PAST EXHIBITION

Technique and Origin

Faience is the term for tin-glazed earthenware made in France from the late sixteenth century until the end of the eighteenth century. The pieces were either thrown on a potter’s wheel and formed in a mold, or, less frequently, shaped by hand. Because the clay used was naturally porous, it was then covered with a vitreous glaze made of silica (sand) and lead oxide that rendered the vessel impermeable. With the addition of tin oxide, the transparent glaze became opaque white, thus covering the less attractive color of the underlying clay, which ranges from gray to red depending on its origin. Painted decoration composed of metallic oxides was then applied on top of the uniformly white glaze. Faience is typically categorized according to whether it is decorated using the grand feu (high fired) or petit feu (low fired) technique. The pieces in the exhibition were all made with the grand feu technique. With this technique, metal oxides are mixed with water and applied onto the tin-glazed surface before firing at a temperature of about 900 °C (1650 °F). The palette is consequently limited to those oxides that can withstand such heat: cobalt (blue), antimony (yellow), manganese (purple-brown), iron (red-orange), and copper (green). These oxides are absorbed into the unfired glazed surface and permanently fused into the tin-glazed layer upon heating in a kiln.

The first pieces of French faience were made at the end of the sixteenth century, but the technique had been known for centuries. First discovered by Islamic potters about 800 AD in what is modern-day Iraq, it quickly spread as a result of Arab conquests and commercial exchange in the Mediterranean, arriving in Italy during the thirteenth century. The resulting Italian production, known as maiolica, experienced a Golden Age during the fifteenth and sixteenth centuries, with centers in Urbino, Casteldurante, Pesaro, Faenza, Deruta, and Gubbio. Italian Renaissance maiolica elevated tin-glazed earthenware from a sophisticated type of pottery to an ambitious art form that rivaled contemporary silver and ancient ceramics. It also strongly influenced the production of tin-glazed earthenware in France, as reflected in the French word faience, which derives from the northern Italian city of Faenza, an important center of maiolica production.

The production of French faience spans more than two centuries — from its first introduction in Lyon by Italian immigrants in the late sixteenth century to its diffusion throughout the provinces of metropolitan France during the seventeenth and eighteenth centuries. A feat of technical achievement, French faience draws inspiration from multiple sources. Its decoration is indebted to maiolica, Asian porcelain, and contemporary engravings and its forms derive mostly from European ceramics and silver.

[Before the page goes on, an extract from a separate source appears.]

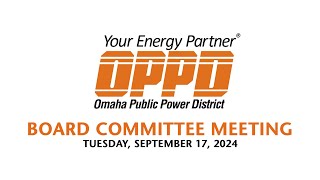 OPPD September 2024 Committee Meeting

The seventy-five pieces presented in this exhibition — all of them a promised gift to The Frick Collection — came from the most important private collection of French faience in the world, assembled over the last fifty years by Sidney R. Knafel. Their superior quality belies the fact that French faience was essentially a provincial art, largely patronized and commissioned by a local aristocracy and made far from the centers of political power in Versailles and Paris.